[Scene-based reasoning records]
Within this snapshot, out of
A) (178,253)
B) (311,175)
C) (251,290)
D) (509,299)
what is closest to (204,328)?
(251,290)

YOUR GOAL —
Copy the data above in full, adding -62 to each coordinate in the answers and leaving every other line as it is.

OUTPUT FOR THIS EXERCISE —
Within this snapshot, out of
A) (178,253)
B) (311,175)
C) (251,290)
D) (509,299)
what is closest to (204,328)?
(189,228)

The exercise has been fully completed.